Mount Roskill Intermediate is a co-educational school for boys and girls in years 7 and 8. It is located in Denbigh Avenue, Mount Roskill, Auckland, New Zealand next to Mount Roskill Primary and Mount Roskill Grammar School. It currently has a roll of 620 pupils.

== History ==
The school first opened in 1956. It was completely remodelled during 1995.

== School motto ==
The school motto is "Strive, Seek, Find". It comes from the last line of a poem called Ulysses by Alfred, Lord Tennyson.

== School logo ==

Its logo is a shield containing three parts a torch, star, and a book, which is referring to the motto.

== Sports ==
Mt Roskill Intermediate takes part in various activities and mostly entering competitions to compete with neighbouring schools and schools around Auckland. The main sports events are Rugby, Cricket, Netball, Soccer [football], Badminton, Tennis, Basketball, Table Tennis, Hockey. The school has been successful in all of the activities, staff of the school take up the coaching and responsibilities.

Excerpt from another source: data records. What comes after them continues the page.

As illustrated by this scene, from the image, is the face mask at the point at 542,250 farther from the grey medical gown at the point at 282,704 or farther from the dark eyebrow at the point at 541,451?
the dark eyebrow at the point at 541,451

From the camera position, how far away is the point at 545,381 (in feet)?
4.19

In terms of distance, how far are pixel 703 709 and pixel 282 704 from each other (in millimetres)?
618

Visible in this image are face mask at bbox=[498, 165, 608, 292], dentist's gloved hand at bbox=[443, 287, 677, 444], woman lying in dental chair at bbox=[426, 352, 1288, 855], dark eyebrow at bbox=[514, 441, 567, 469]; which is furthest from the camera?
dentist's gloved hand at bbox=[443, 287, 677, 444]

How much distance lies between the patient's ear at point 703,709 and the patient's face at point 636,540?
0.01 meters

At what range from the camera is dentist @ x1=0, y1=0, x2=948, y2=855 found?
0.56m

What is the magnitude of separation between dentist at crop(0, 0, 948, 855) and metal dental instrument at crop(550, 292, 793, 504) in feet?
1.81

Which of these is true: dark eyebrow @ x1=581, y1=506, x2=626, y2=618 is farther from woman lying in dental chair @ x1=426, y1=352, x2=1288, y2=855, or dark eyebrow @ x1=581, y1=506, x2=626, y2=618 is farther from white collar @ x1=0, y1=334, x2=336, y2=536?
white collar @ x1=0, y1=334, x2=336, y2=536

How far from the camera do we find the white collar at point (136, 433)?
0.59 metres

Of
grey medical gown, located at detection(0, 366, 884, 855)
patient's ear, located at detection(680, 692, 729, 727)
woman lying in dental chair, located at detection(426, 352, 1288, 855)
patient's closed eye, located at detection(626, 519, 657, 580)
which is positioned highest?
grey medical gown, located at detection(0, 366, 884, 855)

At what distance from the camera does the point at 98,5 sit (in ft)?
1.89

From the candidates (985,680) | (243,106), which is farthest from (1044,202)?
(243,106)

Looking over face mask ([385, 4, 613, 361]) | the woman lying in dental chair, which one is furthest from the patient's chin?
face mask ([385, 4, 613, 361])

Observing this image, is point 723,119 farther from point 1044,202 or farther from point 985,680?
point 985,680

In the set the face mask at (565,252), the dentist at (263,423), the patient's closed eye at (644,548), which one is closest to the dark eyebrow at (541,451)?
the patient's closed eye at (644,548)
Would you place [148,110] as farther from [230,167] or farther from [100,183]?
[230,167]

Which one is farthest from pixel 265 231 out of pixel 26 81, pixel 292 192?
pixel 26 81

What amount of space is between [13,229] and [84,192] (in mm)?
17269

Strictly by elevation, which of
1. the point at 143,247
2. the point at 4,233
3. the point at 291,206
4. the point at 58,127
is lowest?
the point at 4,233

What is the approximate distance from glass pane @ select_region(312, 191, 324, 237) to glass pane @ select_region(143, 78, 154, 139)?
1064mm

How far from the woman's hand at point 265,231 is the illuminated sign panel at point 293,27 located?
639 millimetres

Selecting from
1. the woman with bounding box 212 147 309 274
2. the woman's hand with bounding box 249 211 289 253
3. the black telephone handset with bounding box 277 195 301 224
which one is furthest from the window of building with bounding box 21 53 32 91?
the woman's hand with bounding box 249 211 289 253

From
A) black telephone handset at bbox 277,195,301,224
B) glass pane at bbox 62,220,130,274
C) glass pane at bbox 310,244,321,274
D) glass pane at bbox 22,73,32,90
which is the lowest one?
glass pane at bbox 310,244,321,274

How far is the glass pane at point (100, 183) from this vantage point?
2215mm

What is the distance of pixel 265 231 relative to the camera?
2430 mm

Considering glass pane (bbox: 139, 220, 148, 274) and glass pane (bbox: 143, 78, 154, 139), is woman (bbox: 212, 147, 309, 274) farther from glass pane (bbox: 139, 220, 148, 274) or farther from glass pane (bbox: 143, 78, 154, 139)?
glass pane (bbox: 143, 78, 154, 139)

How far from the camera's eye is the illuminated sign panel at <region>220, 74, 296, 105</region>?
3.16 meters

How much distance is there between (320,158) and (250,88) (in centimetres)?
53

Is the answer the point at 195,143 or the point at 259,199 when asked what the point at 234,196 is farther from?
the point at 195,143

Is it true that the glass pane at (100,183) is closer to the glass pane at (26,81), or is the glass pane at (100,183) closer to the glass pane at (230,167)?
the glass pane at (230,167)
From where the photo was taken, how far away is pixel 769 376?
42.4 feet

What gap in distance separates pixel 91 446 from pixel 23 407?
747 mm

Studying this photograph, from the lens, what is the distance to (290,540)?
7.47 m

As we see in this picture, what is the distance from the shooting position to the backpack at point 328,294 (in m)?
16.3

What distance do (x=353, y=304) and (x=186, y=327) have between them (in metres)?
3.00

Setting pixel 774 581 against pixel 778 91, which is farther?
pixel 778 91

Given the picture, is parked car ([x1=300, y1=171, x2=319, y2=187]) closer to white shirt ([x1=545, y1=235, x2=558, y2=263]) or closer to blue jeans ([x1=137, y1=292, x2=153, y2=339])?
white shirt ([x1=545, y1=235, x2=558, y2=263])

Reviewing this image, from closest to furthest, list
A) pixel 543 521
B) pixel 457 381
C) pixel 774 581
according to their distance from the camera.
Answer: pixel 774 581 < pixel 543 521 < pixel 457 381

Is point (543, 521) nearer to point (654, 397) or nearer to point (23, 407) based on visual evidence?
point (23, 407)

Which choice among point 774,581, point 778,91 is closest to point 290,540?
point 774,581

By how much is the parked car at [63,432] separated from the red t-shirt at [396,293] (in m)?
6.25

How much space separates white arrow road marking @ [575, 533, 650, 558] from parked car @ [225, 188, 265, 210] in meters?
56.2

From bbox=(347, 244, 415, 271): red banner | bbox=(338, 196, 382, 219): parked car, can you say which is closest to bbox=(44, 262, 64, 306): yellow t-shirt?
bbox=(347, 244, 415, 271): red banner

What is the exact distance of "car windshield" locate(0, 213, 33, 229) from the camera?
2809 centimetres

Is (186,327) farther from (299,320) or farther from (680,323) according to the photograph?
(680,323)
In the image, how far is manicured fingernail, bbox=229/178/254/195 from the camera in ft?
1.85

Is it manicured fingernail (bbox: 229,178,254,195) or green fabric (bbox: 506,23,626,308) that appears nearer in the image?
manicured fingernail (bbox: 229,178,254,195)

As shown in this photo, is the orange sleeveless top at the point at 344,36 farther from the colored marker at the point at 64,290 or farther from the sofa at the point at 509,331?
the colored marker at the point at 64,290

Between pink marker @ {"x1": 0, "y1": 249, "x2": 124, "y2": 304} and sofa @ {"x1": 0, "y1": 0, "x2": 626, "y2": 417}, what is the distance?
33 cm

== Specialisation and enhancement classes ==
Specialisation classes include Performing Arts, Hard Materials Technology, Food technology and Science. All students experience each of the specialist classes every year, building on the skill they develop. Additional Enhancement opportunities are available for students who show potential and talent in specialisation classes.

==Notable alumni==
- Doug Howlett (born 21 September 1978), New Zealand All Blacks Winger.